AssertionError: Values are not equal.

In our code, we purposefully did not use the new URL constructor and passed the value as a javascript string, in order to not have the constrained behavior from RFC 2616 that you presented.

Conclusion: It is up to users to define how are handled the trailing slashes in the servers they develop, and the trailing slash should not automatically be enforced at the level of the specifier by modifying the value of the URL string given as an argument to the transpile function and passed as an argument to the load function.

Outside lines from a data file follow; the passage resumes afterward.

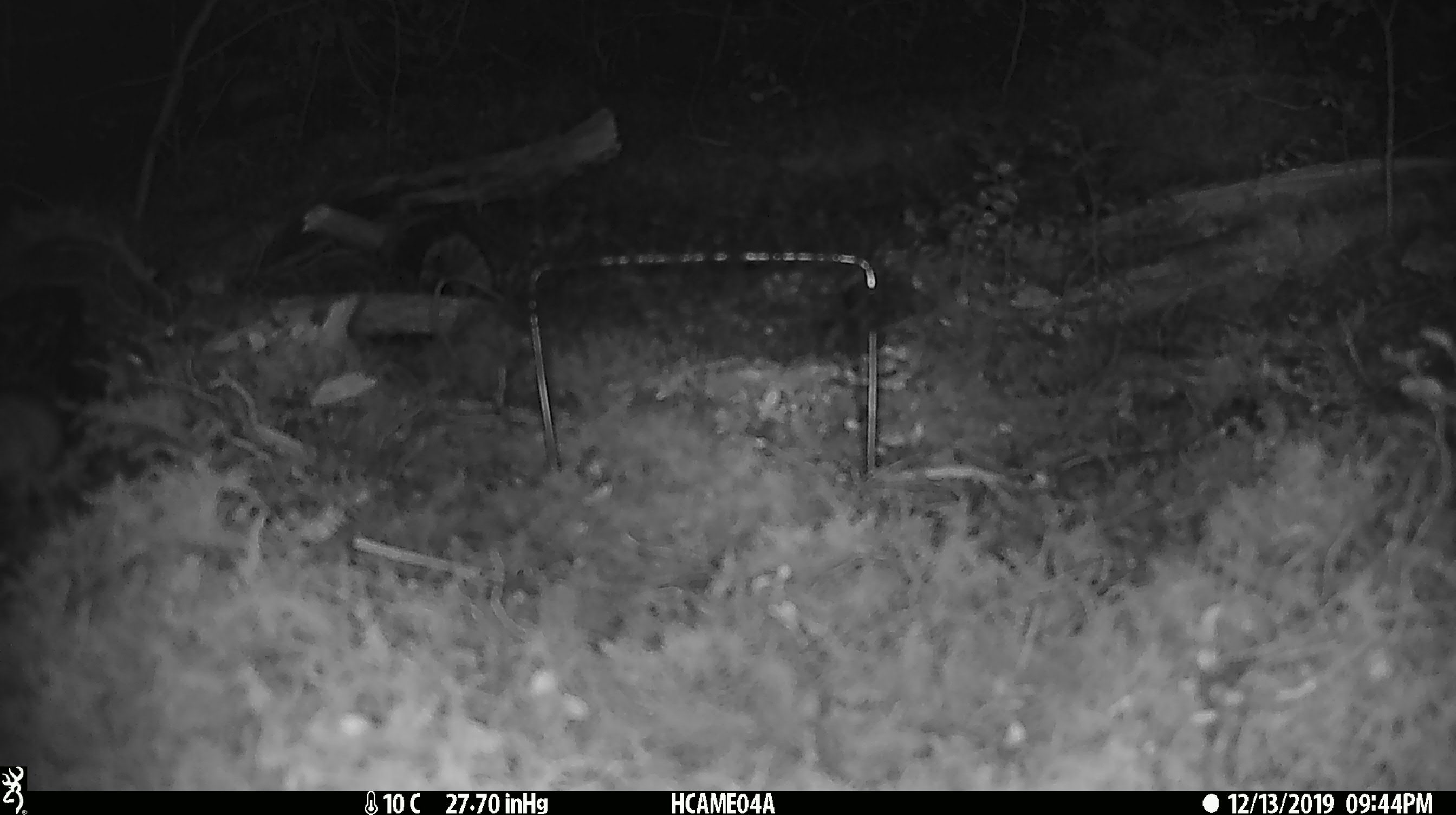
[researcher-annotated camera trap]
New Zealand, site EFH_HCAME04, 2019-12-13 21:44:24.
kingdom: Animalia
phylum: Chordata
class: Mammalia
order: Rodentia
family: Muridae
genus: Mus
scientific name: Mus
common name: mouse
Mouse (Mus).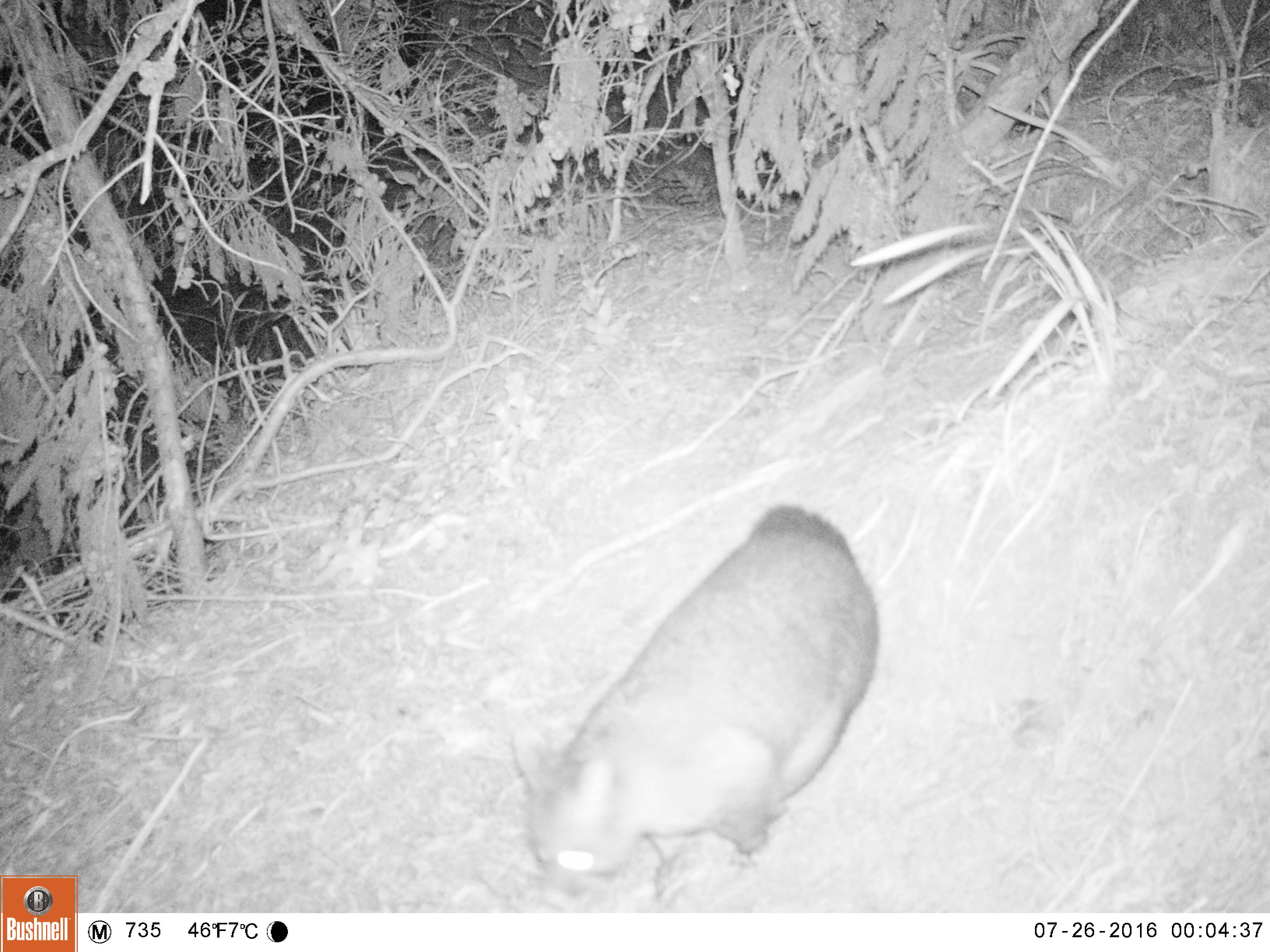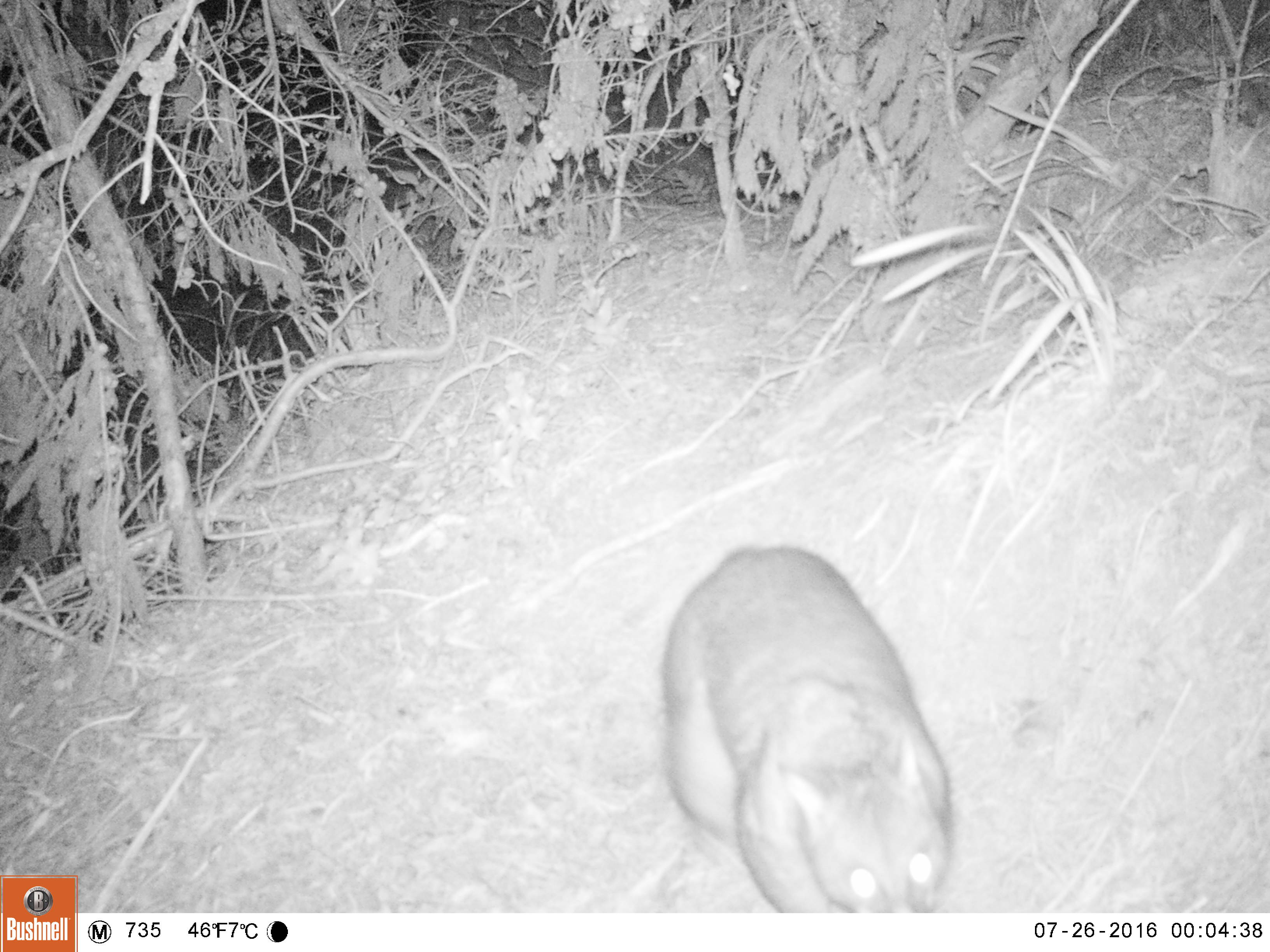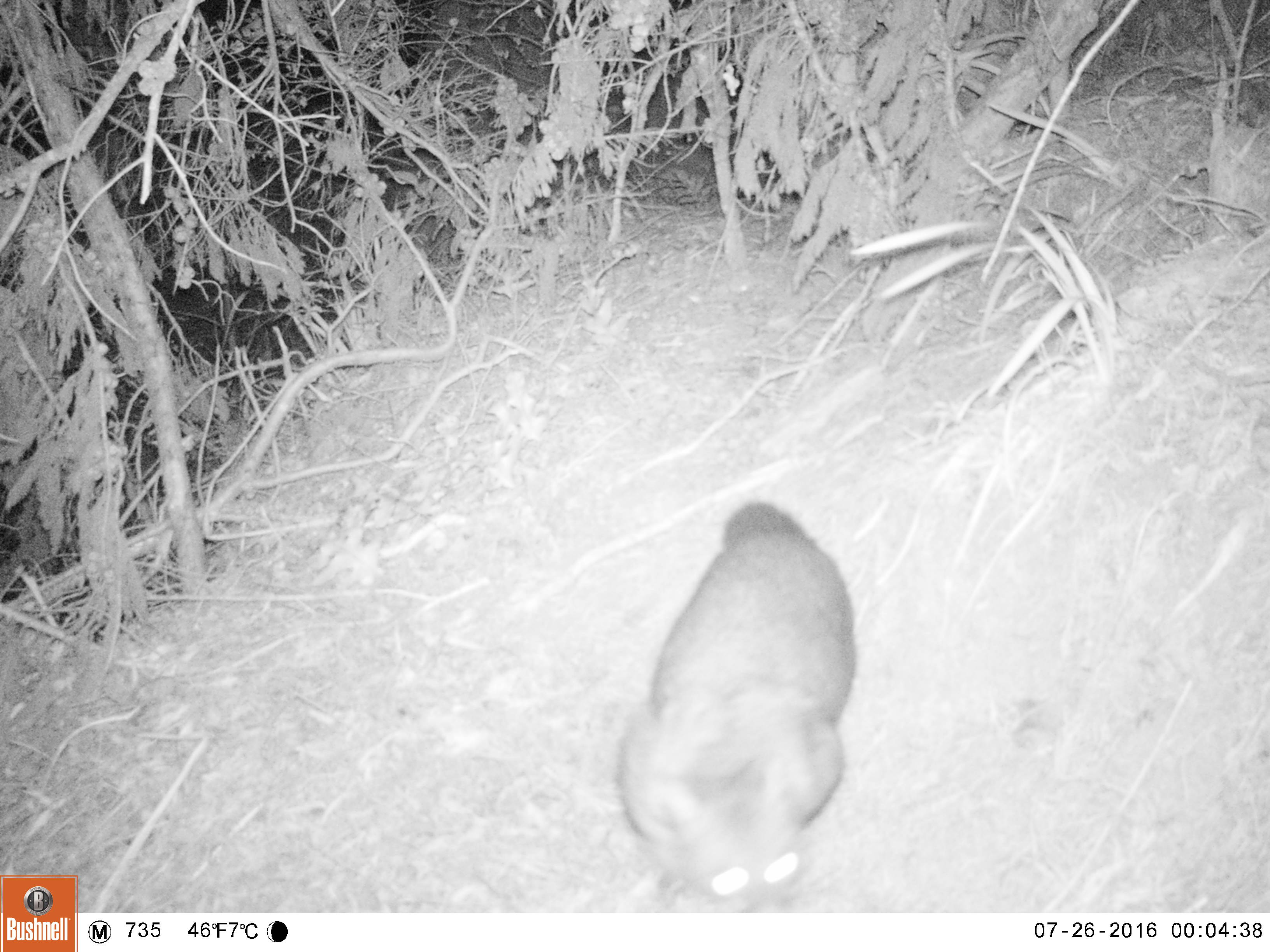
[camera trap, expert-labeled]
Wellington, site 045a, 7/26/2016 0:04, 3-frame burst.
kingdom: Animalia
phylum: Chordata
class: Mammalia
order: Didelphimorphia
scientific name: Didelphimorphia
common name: possum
Possum (Didelphimorphia).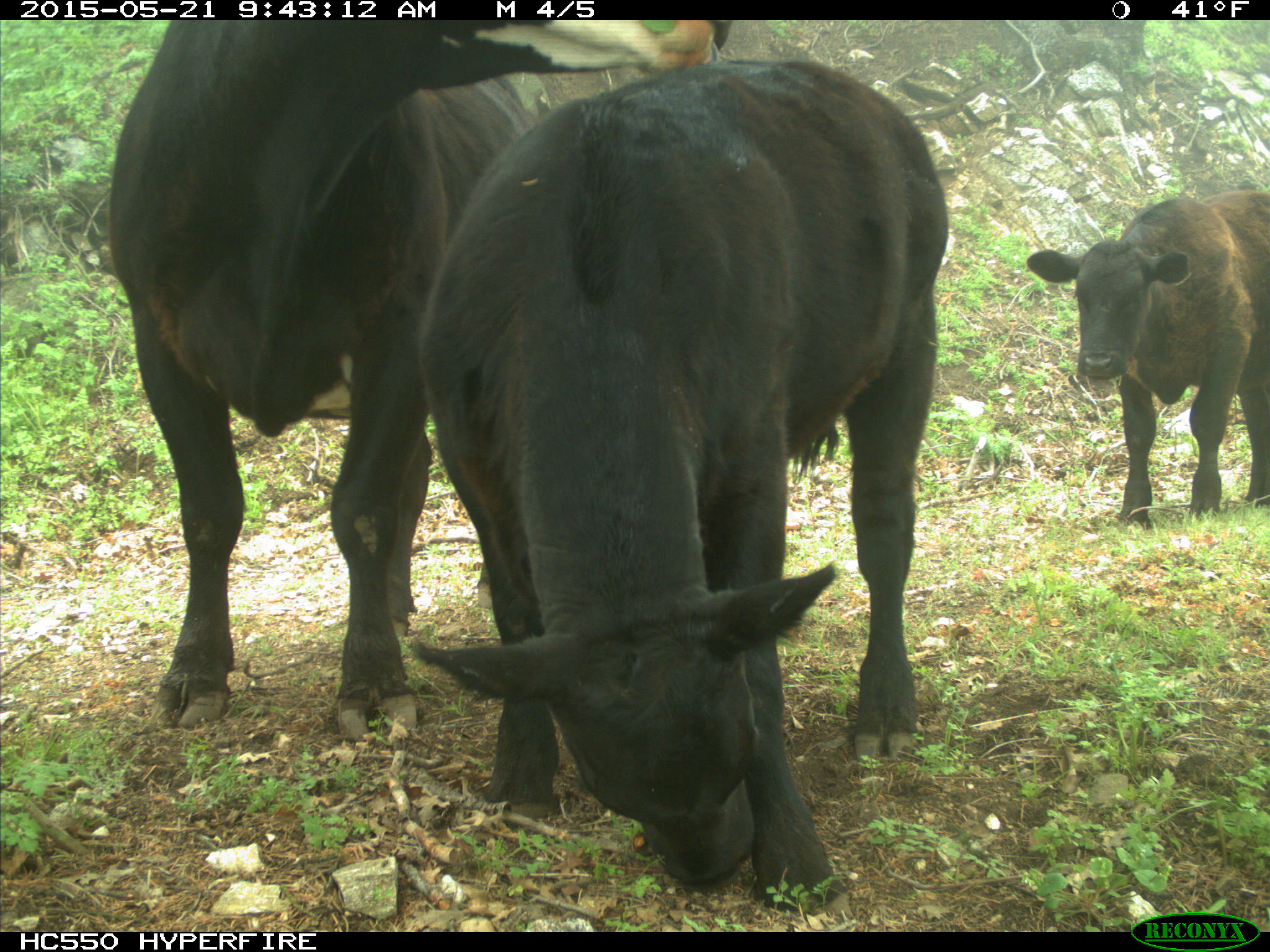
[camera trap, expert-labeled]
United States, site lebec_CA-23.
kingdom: Animalia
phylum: Chordata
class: Mammalia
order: Artiodactyla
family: Bovidae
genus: Bos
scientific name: Bos taurus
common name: domestic cow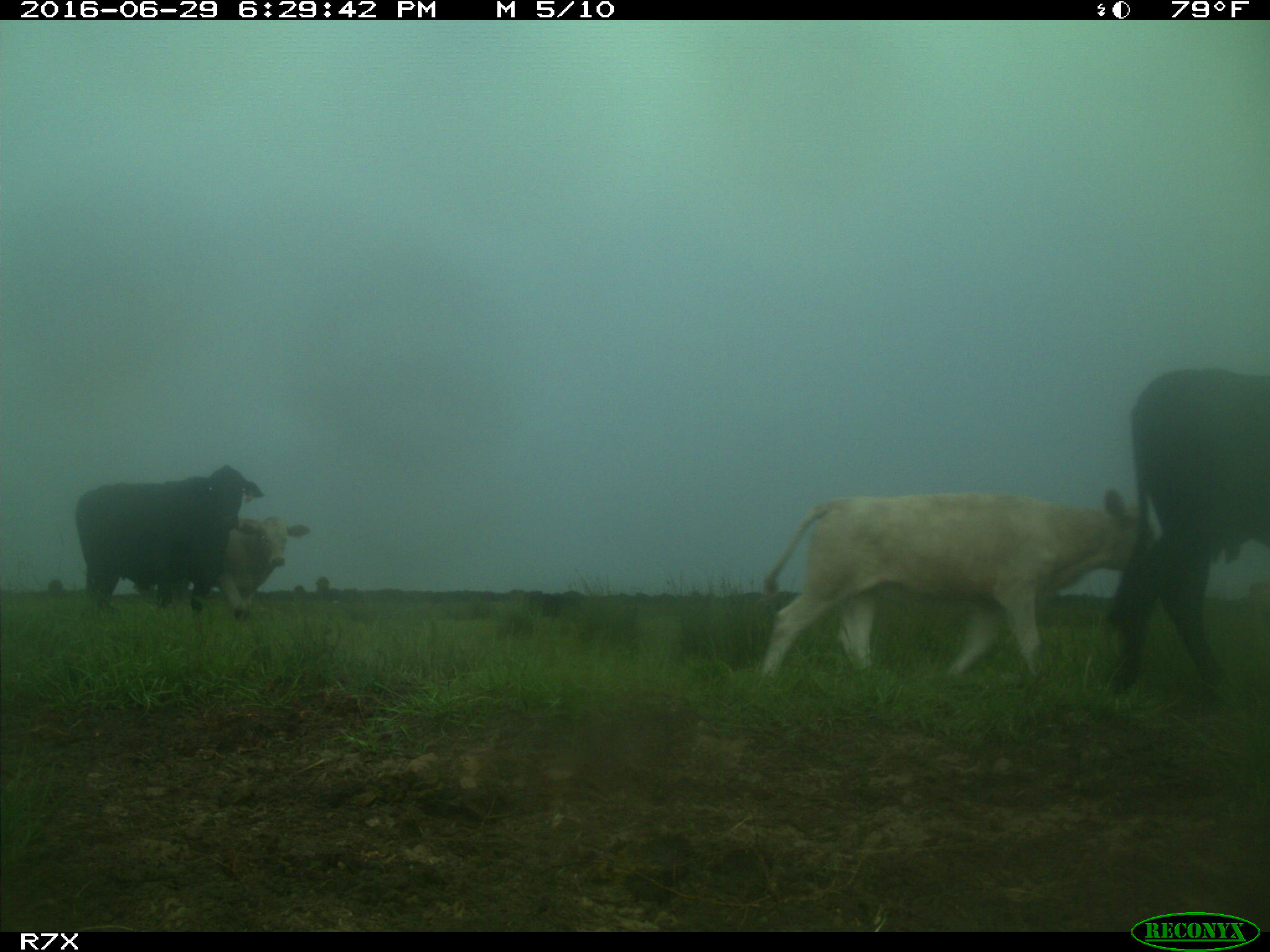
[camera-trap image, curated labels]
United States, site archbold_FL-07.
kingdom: Animalia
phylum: Chordata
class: Mammalia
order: Artiodactyla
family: Bovidae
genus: Bos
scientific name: Bos taurus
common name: domestic cow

PS: the actual behavior is equivalent to a mutation as the specifier is used to access in-memory modules at runtime. As the specifier points to another value than testURL, it introduces a discrepancy in the user code, as it is expected that the values should be equal. It actually forces the user to do an equality check for the base URL in the load function in order to correct the behavior.

yacinehmito commented 1 year ago

The specifier has not changed. The one that is provided as argument to the load function is just what it resolves to in Deno's internals.

One cannot expect Deno to treat these specifiers differently. By spec, the two URLs points to the same resource. If Deno starts to differentiate between root URLs with or without trailing slashes, then it cannot efficiently cache them. It might be the behavior you want, but that will break things for other users.

The fact that the browser removes the trailing slash has no relationship with Deno's desired behavior. It's a UI thing. If you look at the network tab, you will see that the HTTP request that is sent by the browser is the same regardless of whether there is a trailing slash; and in all cases, the trailing slash is present in the request.

Can you please explain your use case so that we can understand how the current behavior can cause issues? Thank you.

abflow commented 1 year ago

Thank you. This caused an issue when mapping the specifier to a key in an object or a map with the base url without trailing slash. Now that the way the URL is defined internally is clarified, we’ll make sure that the base url always has a trailing slash in our implementation.